Khotso: So, you know what I love about the word erotic/eROTic is that it’s twofold; there is erotic which is an invocation of the sensual so we’re talking about the physical feel of a place and then there’s eROTic — the ROT of a city — and rot is usually seen as something bad especially in “clean colonial modern architecture” which is like white cubes, very minimalist but there’s something quite beautiful when a building starts to rot. I’m talking about that human touch and debris which is also quite sensual. I find joburg really beautiful precisely because its eROTic is so visible, the fact that it has been touched so much by people and by histories. There’s something quite overwhelming and wasabi-esque about it. It’s an affront to the senses but somewhere in there it transgresses the negative connotations of rot to beauty almost. The turning point is the eROTic, it recuperates it from a space of ugliness and makes something beautiful and full of touch of it whereas Cape Town is very sanitised. 

Lindi: Mmm I’ve always found the sterility of Cape Town’s cityscape unnerving and while sterile works for some people, I appreciate the chaos that is Joburg CBD. There’s an uninhabited poetry to it but obviously let’s not romanticise what it can feel like to navigate Joburg CBD, it also comes with its own incredibly triggering affects but there is also this improvised beauty to it that happens in that untouched space between reading a sign for say Sipho’s carwash that’s really funny, hearing the cue Marshall at Bree Taxi Rank say something but then also engaging with something else that’s happening in that space; it’s an instant but it’s so powerful. This brimming with possibilities of improvisation and what it does when it is in contact and in conversation with your body can be incredibly interesting, funny or beautiful but it can also trigger feelings you want to turn away from

Khotso: But you know what when it comes to Cape Town, the reasons I stayed here firstly because Izwe Lethu and I really just feel like there was something here that was aching to be unearthed and that’s where Limbic Resonance comes in. It deals with this atmosphere, this psychosphere we feel here that’s filled with anxiety.

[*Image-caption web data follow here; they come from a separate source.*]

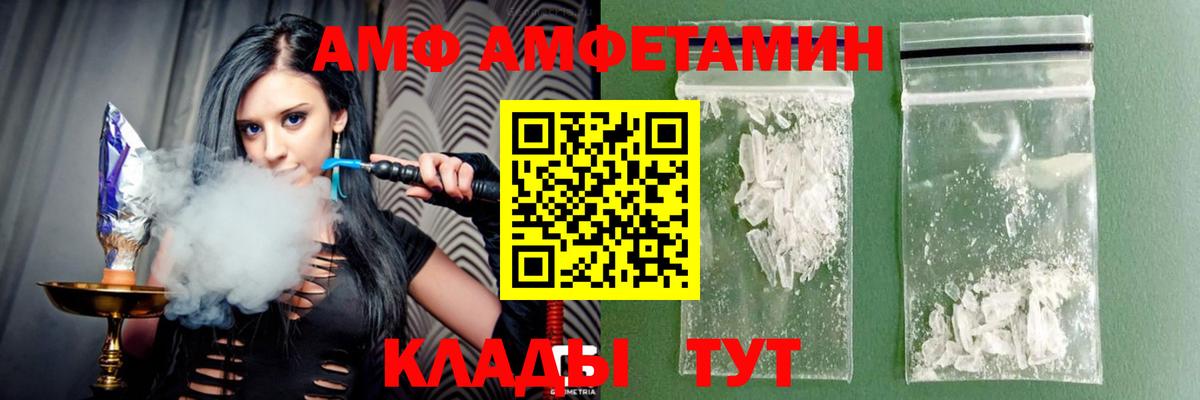 Amphetamine  Вход с VPN  Лениногорск  АМФЕТАМИН  Амфетамин 98% 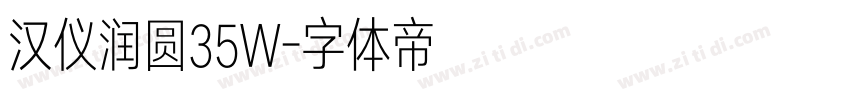 汉仪润圆35W字体转换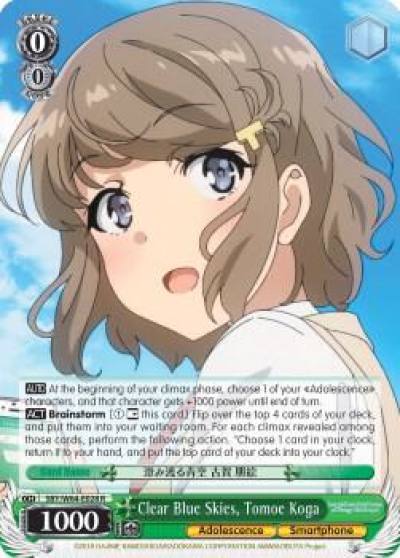 Clear Blue Skies Tomoe Koga SBY/W64-E028 R Rascal Does Not Dream of Bunny Girl Senpai Card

It’s a research project and ongoing dreamscape in collaboration with Kopano Maroga and it was born out of a moment where both Kopano and I were at one of their first exhibitions. I think it was hosted at AVA and we walked in and I entered a pocket in the psychosphere I did not knows was there, and that pocket was generative and beautiful and proud. I’ve only ever known Cape Town as triggering before then and that is the map. Those pockets that exist at the margins and they exist because we exist. Our stories and our narratives are always adding to that psychosphere. So, what happens when we acknowledge that, what happens when we map out and can enact on that? You know, it becomes a sort of spiritual exploration.